I have two questions I couldn't find straightforward answers to after many searches.

(1) We can perform 2-party MPC over arbitrary functions using Garbled Circuit. To do that, we first need to convert a function to a boolean circuit and then garble it. Is there any tool available where we can convert any arbitrary function to a boolean circuit? Say I want to sort three numbers from a given input. How can I convert this function to a boolean circuit?

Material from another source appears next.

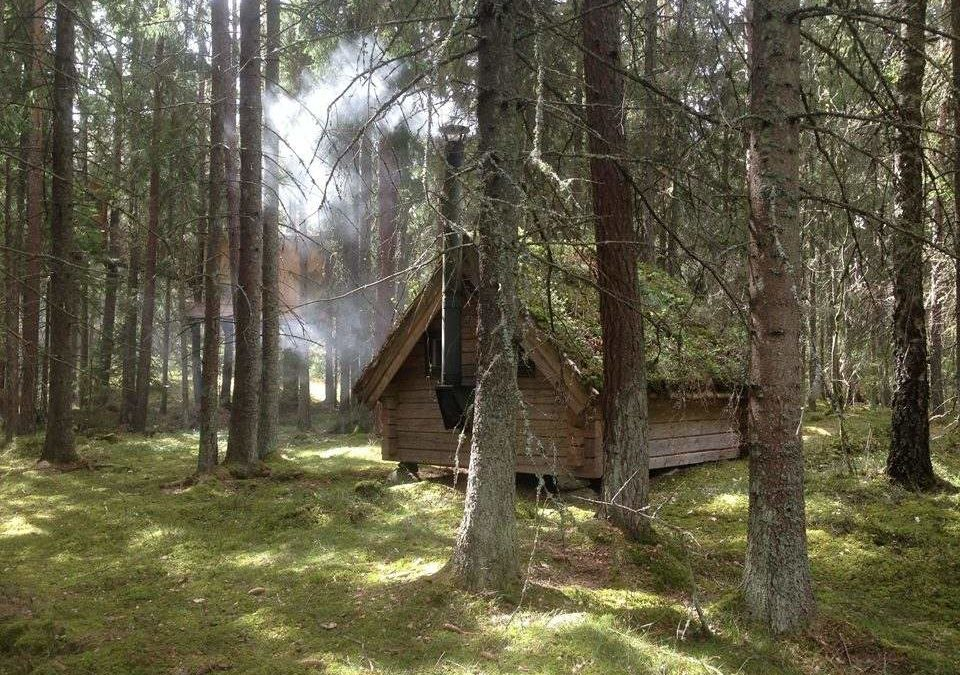 """Waldbad""-Retreat in Östergötland baut Stress ab"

(2) How do conditional statements work in the boolean circuit? I understand mux or X switch and Y switch operations can be done for simple operations like if (c) swap(a,b) can be done. But how it works in the case of multiple statements?

E.g, I have three numbers a, b, c. The operation I want to perform is like below:

func(a,b,c):
    if c == 1:
        c = a + b
        a = 2 * c
        b = 2 * a
    else
        a = 0
        b = 0

What will the above function look like in boolean circuits? Please give me references if available.

Thanks.

taserghar
  • 103
  • 3

1 Answers1

1

Say I want to sort three numbers from a given input. How can I convert this function to a boolean circuit?

For this particular question, there are simple answers. The traditional way to sort number using circuits (which show up when one wants to sort in parallel) are with sorting networks. For very small input sizes optimal sorting networks are known. In general the sorting network with the best asymptotics (AKS) is not particularly practical. Instead, a good (general) recommendation is Batcher Odd-Even Mergesort, which uses $O(n (\log n)^2)$ comparisons, and is a depth $O((\log n)^2)$ circuit.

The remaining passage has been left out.